Neighbor News
Personal Privacy or Secret Keeping?
What is the difference between respecting privacy and keeping secrets that may warrant sharing?

How many times has someone told you something and said, “Don’t tell anyone?” A natural response is to agree. You now know a secret which according to the website Rewire is one of 13 secrets the average person holds at any given moment.
Often we rationalize our decision to “keep a secret” by equating it with respecting someone’s privacy. Not so. According to Bruce Muzik, a relationship repair expert, “Secrecy is the act of hiding information. Privacy is about being unobserved— being able to have [one’s] own experience of life without the eyes of anyone else.” The former U.S. Justice Louis Brandeis defines privacy as “The right to be left alone.” According to Dr. Robert Weiss, a relationship specialist, “Secrets break trust… privacy is simply not sharing parts of your life.”

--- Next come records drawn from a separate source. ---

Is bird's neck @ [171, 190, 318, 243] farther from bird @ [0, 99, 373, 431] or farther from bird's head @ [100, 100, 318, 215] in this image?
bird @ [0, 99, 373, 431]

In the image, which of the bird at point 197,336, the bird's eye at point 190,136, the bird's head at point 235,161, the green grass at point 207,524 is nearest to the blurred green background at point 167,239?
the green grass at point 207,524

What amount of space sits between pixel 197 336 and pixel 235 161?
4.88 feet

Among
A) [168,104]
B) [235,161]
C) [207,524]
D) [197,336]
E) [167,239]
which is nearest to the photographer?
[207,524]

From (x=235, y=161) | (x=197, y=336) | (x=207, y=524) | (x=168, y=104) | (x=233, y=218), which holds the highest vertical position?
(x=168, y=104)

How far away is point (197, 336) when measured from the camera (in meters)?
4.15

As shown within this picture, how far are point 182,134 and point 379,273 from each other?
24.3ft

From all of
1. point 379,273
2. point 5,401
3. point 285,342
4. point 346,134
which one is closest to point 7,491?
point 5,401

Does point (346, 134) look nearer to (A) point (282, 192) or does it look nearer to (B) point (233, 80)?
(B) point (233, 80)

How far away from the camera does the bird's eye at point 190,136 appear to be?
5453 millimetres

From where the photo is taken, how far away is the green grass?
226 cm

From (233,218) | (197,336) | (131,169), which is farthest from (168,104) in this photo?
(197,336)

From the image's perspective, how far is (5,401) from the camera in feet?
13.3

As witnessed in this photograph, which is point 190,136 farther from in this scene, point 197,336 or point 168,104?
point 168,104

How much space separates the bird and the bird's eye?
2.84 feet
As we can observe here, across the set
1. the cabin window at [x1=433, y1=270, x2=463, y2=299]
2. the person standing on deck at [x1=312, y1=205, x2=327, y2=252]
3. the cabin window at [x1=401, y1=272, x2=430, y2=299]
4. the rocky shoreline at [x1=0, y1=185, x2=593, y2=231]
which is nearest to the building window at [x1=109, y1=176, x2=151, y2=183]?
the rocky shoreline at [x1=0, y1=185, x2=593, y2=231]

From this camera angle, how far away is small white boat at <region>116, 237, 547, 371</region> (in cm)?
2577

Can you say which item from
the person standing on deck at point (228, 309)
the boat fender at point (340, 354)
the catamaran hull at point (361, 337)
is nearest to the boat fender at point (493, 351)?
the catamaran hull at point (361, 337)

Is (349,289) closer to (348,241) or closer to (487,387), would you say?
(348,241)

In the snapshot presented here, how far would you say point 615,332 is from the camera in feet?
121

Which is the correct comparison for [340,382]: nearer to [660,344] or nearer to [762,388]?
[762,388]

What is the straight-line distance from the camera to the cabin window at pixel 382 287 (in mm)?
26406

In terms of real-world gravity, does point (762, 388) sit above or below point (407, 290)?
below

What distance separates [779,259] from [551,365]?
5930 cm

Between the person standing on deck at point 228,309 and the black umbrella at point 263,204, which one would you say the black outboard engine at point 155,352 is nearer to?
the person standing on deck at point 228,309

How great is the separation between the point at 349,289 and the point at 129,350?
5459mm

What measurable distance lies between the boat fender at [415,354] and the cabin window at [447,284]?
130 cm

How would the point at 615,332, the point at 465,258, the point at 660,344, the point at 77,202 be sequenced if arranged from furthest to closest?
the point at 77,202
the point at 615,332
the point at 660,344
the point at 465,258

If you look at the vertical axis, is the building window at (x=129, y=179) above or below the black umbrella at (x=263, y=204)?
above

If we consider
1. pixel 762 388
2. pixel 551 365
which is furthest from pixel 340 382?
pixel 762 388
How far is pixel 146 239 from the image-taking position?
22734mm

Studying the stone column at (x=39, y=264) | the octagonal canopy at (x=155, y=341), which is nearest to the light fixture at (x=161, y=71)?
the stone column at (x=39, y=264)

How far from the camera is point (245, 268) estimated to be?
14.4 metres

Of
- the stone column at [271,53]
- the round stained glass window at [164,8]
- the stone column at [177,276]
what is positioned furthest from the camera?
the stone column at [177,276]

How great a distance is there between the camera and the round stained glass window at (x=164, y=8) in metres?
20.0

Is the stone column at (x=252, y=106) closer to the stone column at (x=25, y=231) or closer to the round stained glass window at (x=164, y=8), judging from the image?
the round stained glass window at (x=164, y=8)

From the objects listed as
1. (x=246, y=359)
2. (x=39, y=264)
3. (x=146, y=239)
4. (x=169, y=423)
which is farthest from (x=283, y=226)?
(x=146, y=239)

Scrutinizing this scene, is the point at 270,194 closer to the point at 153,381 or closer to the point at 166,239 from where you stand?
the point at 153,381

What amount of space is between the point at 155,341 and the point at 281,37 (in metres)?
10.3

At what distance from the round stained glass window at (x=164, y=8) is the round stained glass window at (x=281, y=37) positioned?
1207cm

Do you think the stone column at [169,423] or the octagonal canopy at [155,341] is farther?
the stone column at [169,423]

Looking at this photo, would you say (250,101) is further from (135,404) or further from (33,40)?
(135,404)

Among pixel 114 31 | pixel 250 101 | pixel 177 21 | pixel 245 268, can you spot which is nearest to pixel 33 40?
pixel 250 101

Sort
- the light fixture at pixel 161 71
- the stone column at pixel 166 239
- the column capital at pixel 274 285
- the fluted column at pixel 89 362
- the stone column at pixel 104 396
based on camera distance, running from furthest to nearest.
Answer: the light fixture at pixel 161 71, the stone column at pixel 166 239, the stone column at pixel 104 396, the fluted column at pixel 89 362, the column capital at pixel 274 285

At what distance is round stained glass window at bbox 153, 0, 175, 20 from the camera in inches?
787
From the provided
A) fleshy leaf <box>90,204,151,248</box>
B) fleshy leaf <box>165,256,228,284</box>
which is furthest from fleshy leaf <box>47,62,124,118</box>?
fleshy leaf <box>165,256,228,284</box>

How challenging it is for us to distinguish between privacy and secrecy in our own lives but even more so as parents trying to help our children develop critical life skills. According to Louise Jensen, author of Being Honest: The Difference Between Privacy and Secrecy, “Keeping a secret is about hiding something from the world, separating yourself. It is ok to be private—not to share something if you feel uncomfortable doing so.” What happens, however, when privacy becomes unsafe — that uncomfortable feeling leads to a behavior that can be harmful to children themselves or others. Muzik elaborates that “We can’t know ourselves without being alone,” but when the possible uncomfortable feeling turns into fear motivating your behavior, privacy may become a secret. If someone tells a child not to tell their parents something, for example, they are trying to protect themselves or someone else. That secret can have a devastating consequence.